Он понимал, каких слов хотелось ей, и не хватило духу сказать правду, сказать, что думал в эту минуту сам.
— Чего расстраиваться, Оля? Война держит. Мало ли бывает! Может, и вернется еще! Что думать да толковать все про одно!
Заговорили о колхозе, о том, что Ивану в счетоводы надо становиться — больше-то некому: о том, как худо одним женщинам: поля вот приходится бросать, все не осилить…
Иван пошутил:
— Зато бурьянов, соров в полях много, зверю притон хороший. А у тебя, Оля, Полет, я слышал, жив-здоров?
— Один борзяк на все село остался, — с гордостью отозвалась хозяйка. — Митя Полета уж очень любил, велел сохранять. Сохраняю! Да и больно мила собака: смирный, ласковый, и оставь его в хате одного — ничего на столе не тронет. А ведь что ему? Подошел да голову на стол сунул — все в его власти…
— А где же он у тебя? Возле хаты что-то не видать.
— На задворках где-нибудь. Кликну — мигом явится.
Они вышли на улицу, не одеваясь.
— Полет! Полет! — звонко позвала женщина.
Из заулка вылетел, горбясь на скаку, черный красавец. Иван даже засмеялся: до чего силен стал кобель, до чего складен! А Полет завилял, заюлил около хозяйки, ощерясь в радостной улыбке и еще плотнее прижимая и без того крепко притянутые к шее маленькие уши.
— Что за Полет! Молодец, хозяйка! Сберегла — так уж сберегла! — хвалил Иван. — Только, Ольга Федоровна, давай скорей в дом, а то простынешь. Время-то ведь — не лето!
— Простужусь — помру. Туда и дорога. Что мне жить без Мити!
«Эх, пожила бы ты для меня!» — подумал Иван, но ведь не скажешь так.
— Ну что ты только молвила! Подумай, у тебя дети есть!
— Дети то ли вернутся, то ли нет. А и уцелеют, так свои семьи заведут — на что я им, старуха? Куда я без Мити…
И она опять заплакала.
— Ольга ты, Ольга! А как вернется Дмитрий, так что же… ему тебя на кладбище искать?
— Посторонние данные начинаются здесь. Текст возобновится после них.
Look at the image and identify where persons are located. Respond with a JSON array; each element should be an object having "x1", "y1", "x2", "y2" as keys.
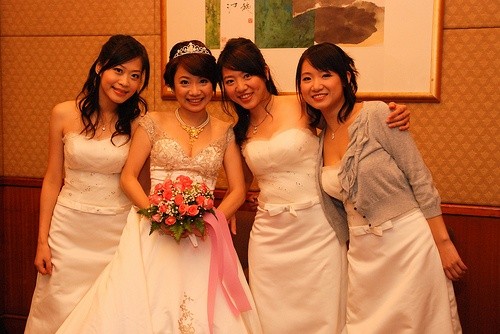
[
  {"x1": 55, "y1": 39, "x2": 266, "y2": 334},
  {"x1": 23, "y1": 34, "x2": 152, "y2": 334},
  {"x1": 215, "y1": 36, "x2": 412, "y2": 334},
  {"x1": 294, "y1": 41, "x2": 471, "y2": 334}
]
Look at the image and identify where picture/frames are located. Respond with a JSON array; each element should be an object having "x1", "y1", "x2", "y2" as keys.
[{"x1": 160, "y1": 0, "x2": 446, "y2": 103}]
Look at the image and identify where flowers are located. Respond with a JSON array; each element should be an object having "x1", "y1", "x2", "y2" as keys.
[{"x1": 136, "y1": 174, "x2": 219, "y2": 242}]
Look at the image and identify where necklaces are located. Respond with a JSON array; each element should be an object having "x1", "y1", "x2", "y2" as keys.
[
  {"x1": 248, "y1": 94, "x2": 274, "y2": 135},
  {"x1": 174, "y1": 107, "x2": 210, "y2": 139},
  {"x1": 99, "y1": 112, "x2": 117, "y2": 131},
  {"x1": 326, "y1": 120, "x2": 342, "y2": 140}
]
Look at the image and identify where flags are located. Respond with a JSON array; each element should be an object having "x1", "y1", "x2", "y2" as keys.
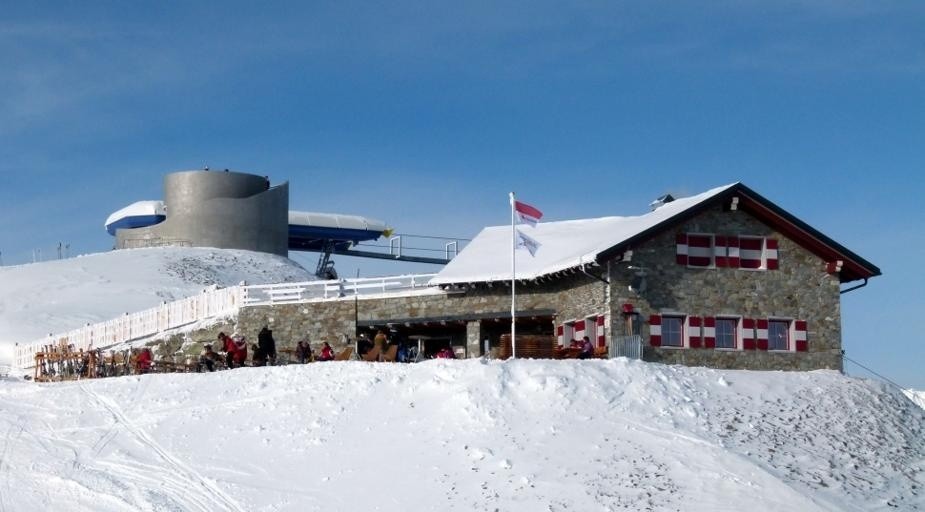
[
  {"x1": 514, "y1": 229, "x2": 542, "y2": 256},
  {"x1": 514, "y1": 201, "x2": 542, "y2": 228}
]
Сказал, а у самого на душе нехорошо стало: «Зачем обманываю?»
— Ну, полно плакать! Давай скорей в тепло.
Пошли в хату. Ольга позвала с собой и Полета.
Он долго обнюхивал Ивановы колени, руку и тихонько повиливал хвостом, свернутым на конце в колечко («Как у Пульки», — подумалось Ивану).
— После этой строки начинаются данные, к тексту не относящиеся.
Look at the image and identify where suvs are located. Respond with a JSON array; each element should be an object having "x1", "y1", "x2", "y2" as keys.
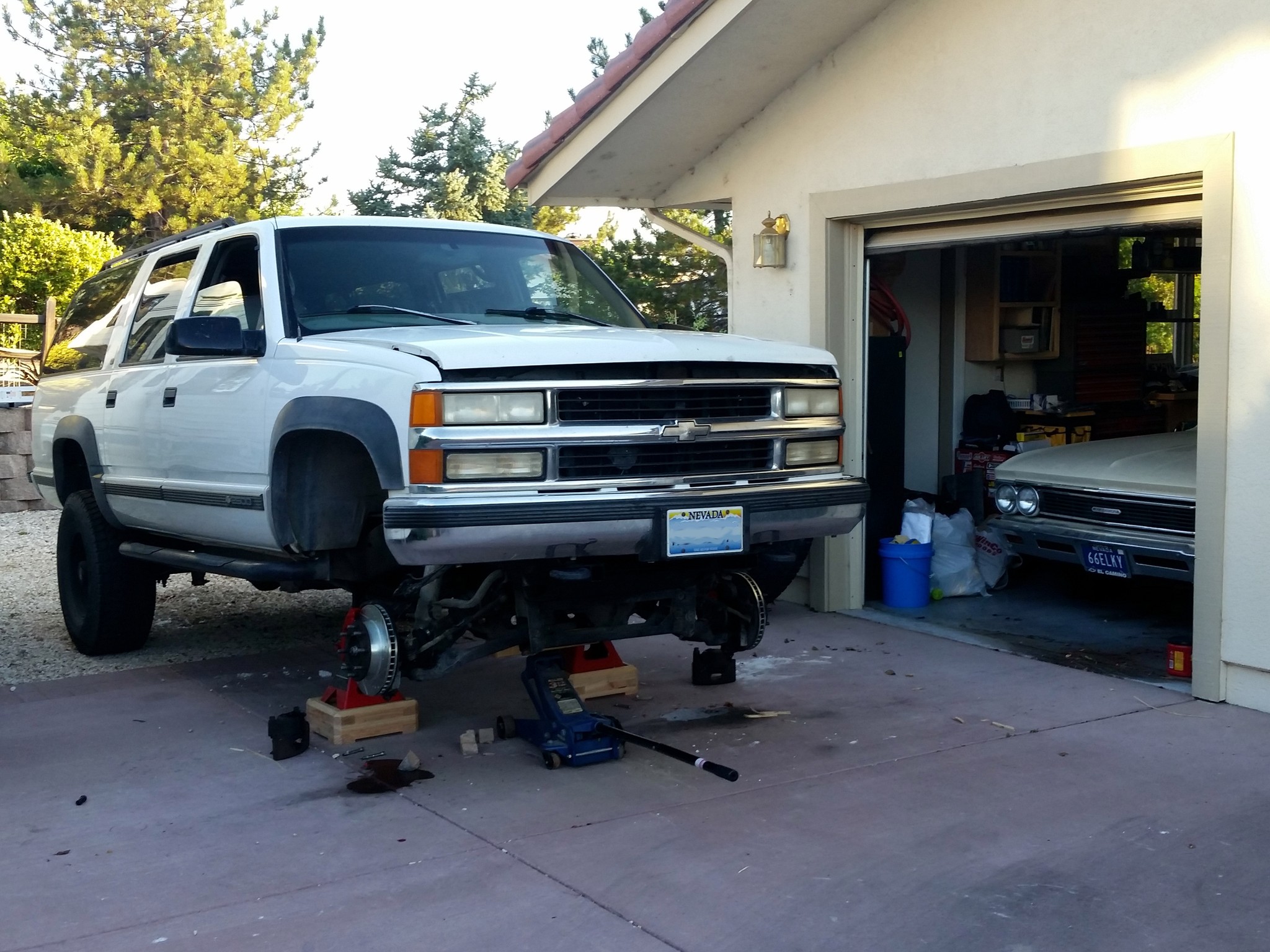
[{"x1": 26, "y1": 214, "x2": 870, "y2": 701}]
— Никак признал? — спросил борзятник у собаки и положил руку на узкую длинную голову, блестевшую своей чернотой.
Полет не уклонился от ласки, и Ольга порадовалась:
— Понял друга! На, Иван, дай ему пирога…
Охотник гладил и угощал борзую.
Оля! Разреши мне с Полетом сходить в степь. Ему только польза, коли зверя погоняет. Глядишь, тебе русака принесем.